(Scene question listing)
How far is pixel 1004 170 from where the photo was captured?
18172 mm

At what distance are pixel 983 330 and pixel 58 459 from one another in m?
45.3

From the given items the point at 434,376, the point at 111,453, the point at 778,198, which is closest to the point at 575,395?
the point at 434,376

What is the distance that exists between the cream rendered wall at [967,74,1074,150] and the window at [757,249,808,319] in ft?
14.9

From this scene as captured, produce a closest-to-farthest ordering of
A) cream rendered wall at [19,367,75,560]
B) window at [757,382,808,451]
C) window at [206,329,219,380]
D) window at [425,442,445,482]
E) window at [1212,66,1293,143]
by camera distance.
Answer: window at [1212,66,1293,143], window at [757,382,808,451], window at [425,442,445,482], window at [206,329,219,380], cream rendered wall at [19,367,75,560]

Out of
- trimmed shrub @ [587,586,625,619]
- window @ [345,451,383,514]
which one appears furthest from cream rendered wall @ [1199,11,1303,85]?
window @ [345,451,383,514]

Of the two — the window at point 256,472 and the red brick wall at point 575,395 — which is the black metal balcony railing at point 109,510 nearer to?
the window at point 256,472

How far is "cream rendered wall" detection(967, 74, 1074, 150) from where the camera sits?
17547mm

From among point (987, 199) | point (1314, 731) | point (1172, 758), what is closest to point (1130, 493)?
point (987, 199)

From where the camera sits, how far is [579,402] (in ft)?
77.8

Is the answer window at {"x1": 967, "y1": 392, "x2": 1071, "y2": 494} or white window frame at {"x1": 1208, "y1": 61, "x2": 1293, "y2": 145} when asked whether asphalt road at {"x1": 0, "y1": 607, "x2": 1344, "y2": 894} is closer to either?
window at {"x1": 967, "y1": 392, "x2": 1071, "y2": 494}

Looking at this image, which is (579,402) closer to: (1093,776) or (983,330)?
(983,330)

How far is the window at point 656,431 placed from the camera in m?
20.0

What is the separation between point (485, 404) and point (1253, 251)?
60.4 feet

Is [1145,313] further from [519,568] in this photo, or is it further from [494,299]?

▸ **WHAT IS EXPECTED**
Update the listing above by replacing "asphalt road" with "paved street" wherever it occurs. Keep everything else the same.

▸ **EXERCISE ANSWER**
How far is pixel 1004 170 from where the photo was captured?
18172 mm

At what distance are pixel 983 330 and pixel 58 459 from one another in m?
45.3

From the given items the point at 434,376, the point at 111,453, the point at 778,198, which is closest to the point at 575,395?
the point at 434,376

What is the distance that exists between the cream rendered wall at [967,74,1074,150] and the window at [757,249,808,319] in ft?
14.9

From this scene as captured, produce a closest-to-farthest ordering of
A) cream rendered wall at [19,367,75,560]
B) window at [757,382,808,451]
C) window at [206,329,219,380]
D) window at [425,442,445,482]
E) window at [1212,66,1293,143]
by camera distance.
Answer: window at [1212,66,1293,143], window at [757,382,808,451], window at [425,442,445,482], window at [206,329,219,380], cream rendered wall at [19,367,75,560]

Out of
- trimmed shrub @ [587,586,625,619]
- window @ [345,451,383,514]
which one appears furthest from cream rendered wall @ [1199,11,1303,85]?
window @ [345,451,383,514]

Of the two — the window at point 256,472 and the red brick wall at point 575,395 — which is the black metal balcony railing at point 109,510 nearer to?
the window at point 256,472

How far is "cream rendered wall" detection(967, 74, 1074, 150) from where the camera sits?
17547mm

From among point (987, 199) | point (1314, 731) | point (1172, 758), what is closest to point (1130, 493)?
point (987, 199)

From where the camera sits, how far is [579,402] (in ft)?
77.8

Is the answer window at {"x1": 967, "y1": 392, "x2": 1071, "y2": 494} or white window frame at {"x1": 1208, "y1": 61, "x2": 1293, "y2": 145} when asked whether paved street at {"x1": 0, "y1": 607, "x2": 1344, "y2": 894} is closer to either?
window at {"x1": 967, "y1": 392, "x2": 1071, "y2": 494}

Looking at this image, which is (579,402) closer to: (1093,776) or (983,330)?
(983,330)

How far is the window at point 656,431 placed from the camera in m?
20.0

What is the separation between point (485, 404) and point (1253, 251)?
60.4 feet

Is [1145,313] further from [519,568] in this photo, or is it further from [494,299]?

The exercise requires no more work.